» **Your objective**
Which lines of the data below contain the string "grass"? Return each of those lines in full, with matching that is case-sensitive.
━━ Supplied material
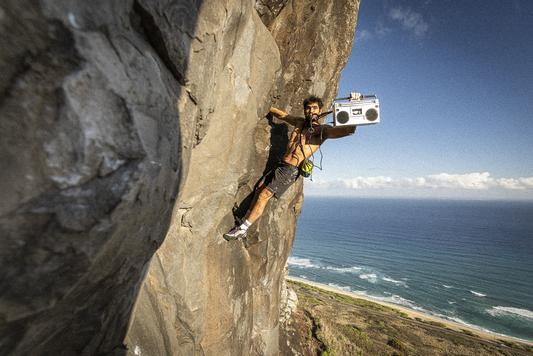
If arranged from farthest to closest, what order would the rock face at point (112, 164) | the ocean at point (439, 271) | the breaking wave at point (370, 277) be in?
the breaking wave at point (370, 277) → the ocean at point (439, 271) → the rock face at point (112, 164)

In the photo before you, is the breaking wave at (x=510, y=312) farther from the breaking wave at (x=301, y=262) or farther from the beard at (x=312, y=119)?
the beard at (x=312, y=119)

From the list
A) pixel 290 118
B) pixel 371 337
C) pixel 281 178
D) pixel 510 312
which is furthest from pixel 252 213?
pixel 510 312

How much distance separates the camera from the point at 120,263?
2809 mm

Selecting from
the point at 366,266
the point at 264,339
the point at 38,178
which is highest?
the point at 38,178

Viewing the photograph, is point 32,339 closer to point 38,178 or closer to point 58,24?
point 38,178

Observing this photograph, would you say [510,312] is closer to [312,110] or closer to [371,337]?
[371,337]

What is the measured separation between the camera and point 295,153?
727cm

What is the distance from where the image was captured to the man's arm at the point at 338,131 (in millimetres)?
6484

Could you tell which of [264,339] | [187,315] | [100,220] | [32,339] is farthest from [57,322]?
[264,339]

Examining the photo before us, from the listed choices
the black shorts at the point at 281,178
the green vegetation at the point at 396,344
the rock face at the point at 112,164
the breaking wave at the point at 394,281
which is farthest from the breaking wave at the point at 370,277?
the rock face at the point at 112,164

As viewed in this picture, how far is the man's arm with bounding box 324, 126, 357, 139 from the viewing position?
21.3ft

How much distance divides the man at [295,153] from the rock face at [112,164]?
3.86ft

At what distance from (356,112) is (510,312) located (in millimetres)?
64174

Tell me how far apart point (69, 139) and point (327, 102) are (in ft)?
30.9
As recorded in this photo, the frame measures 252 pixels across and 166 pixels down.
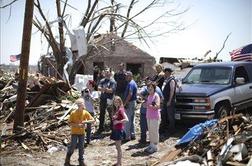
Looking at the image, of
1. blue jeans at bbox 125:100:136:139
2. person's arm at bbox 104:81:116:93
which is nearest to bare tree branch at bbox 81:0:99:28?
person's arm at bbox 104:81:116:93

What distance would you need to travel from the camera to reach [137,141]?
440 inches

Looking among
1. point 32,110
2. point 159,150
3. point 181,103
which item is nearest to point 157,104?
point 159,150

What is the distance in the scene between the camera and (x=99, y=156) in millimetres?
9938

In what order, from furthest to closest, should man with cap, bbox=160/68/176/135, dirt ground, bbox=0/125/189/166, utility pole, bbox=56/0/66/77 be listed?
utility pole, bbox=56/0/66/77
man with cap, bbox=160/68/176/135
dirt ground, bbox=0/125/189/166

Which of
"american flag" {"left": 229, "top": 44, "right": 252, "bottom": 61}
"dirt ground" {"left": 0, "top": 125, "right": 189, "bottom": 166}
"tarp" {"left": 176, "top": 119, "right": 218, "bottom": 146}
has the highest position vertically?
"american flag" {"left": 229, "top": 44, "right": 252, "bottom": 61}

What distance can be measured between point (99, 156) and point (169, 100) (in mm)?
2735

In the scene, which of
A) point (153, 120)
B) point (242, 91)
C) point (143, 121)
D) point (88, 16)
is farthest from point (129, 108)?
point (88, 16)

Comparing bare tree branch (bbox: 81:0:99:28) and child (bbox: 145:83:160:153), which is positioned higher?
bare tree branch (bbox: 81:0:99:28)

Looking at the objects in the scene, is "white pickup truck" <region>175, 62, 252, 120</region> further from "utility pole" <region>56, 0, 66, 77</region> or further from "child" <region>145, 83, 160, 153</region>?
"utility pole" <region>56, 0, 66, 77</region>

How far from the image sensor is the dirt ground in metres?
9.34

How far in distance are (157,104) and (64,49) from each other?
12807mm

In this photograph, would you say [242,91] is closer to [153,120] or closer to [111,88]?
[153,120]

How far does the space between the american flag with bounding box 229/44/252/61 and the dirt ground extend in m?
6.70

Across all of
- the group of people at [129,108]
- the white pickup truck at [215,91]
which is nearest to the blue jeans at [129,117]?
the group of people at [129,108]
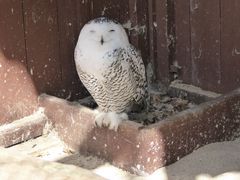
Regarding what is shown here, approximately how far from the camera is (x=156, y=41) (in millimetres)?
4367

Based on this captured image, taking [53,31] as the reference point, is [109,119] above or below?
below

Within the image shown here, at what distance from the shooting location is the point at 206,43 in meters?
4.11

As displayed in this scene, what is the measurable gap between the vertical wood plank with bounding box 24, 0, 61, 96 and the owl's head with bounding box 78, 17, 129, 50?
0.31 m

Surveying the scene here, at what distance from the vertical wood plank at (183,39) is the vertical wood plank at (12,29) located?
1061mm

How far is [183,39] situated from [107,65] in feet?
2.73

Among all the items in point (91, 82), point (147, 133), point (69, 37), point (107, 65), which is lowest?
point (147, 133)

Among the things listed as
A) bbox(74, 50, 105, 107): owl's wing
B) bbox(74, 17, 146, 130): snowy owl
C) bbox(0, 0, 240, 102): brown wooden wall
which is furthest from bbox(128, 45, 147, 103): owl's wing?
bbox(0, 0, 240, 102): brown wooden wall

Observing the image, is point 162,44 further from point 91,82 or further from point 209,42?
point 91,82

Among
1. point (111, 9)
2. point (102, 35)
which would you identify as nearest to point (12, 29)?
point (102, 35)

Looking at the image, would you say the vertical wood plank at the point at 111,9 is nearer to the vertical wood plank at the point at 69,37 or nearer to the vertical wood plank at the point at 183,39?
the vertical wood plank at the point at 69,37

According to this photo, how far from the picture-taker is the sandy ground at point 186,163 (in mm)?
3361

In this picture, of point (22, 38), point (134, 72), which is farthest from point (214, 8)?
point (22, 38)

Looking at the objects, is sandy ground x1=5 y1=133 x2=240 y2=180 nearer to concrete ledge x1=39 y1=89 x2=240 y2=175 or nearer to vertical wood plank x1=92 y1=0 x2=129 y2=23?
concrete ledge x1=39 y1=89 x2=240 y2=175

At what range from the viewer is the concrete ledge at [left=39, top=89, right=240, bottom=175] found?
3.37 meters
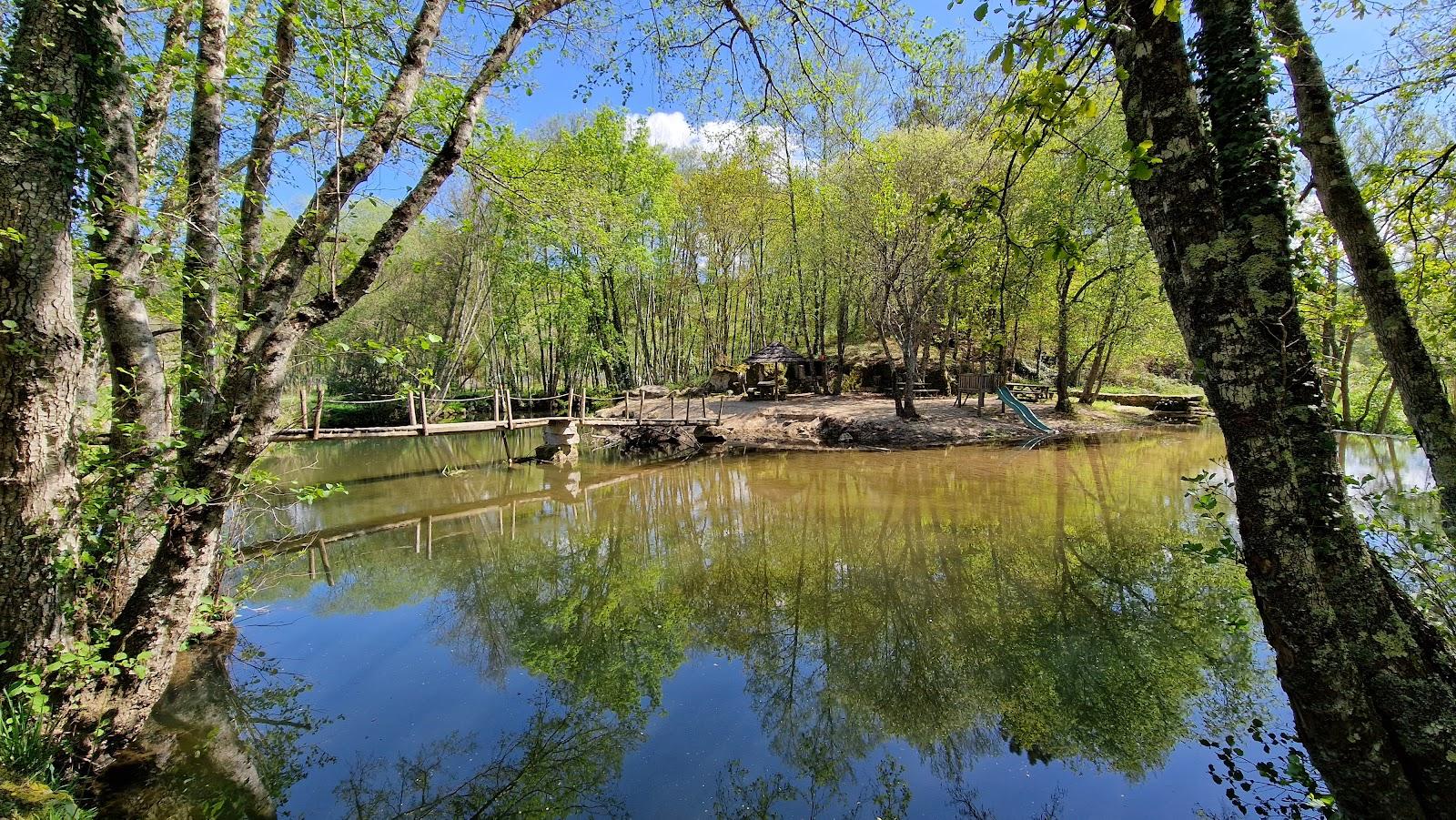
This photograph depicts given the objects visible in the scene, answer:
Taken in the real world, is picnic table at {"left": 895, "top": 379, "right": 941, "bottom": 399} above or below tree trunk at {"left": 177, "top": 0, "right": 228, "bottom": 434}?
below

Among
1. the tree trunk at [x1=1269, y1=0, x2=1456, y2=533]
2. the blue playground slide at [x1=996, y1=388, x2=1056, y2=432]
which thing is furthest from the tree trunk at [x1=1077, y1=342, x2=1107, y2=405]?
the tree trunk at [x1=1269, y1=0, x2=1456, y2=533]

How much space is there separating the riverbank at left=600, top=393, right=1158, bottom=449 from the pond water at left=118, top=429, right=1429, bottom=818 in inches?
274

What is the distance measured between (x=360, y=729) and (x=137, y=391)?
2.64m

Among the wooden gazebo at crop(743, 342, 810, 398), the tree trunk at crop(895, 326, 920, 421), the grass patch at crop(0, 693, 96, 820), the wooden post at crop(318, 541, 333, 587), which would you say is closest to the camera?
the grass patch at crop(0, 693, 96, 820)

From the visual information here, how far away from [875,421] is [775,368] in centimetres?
━━━━
» **Final answer**
Among the wooden gazebo at crop(743, 342, 810, 398), the tree trunk at crop(895, 326, 920, 421), the grass patch at crop(0, 693, 96, 820), the wooden post at crop(318, 541, 333, 587), which would you say is closest to the camera?
the grass patch at crop(0, 693, 96, 820)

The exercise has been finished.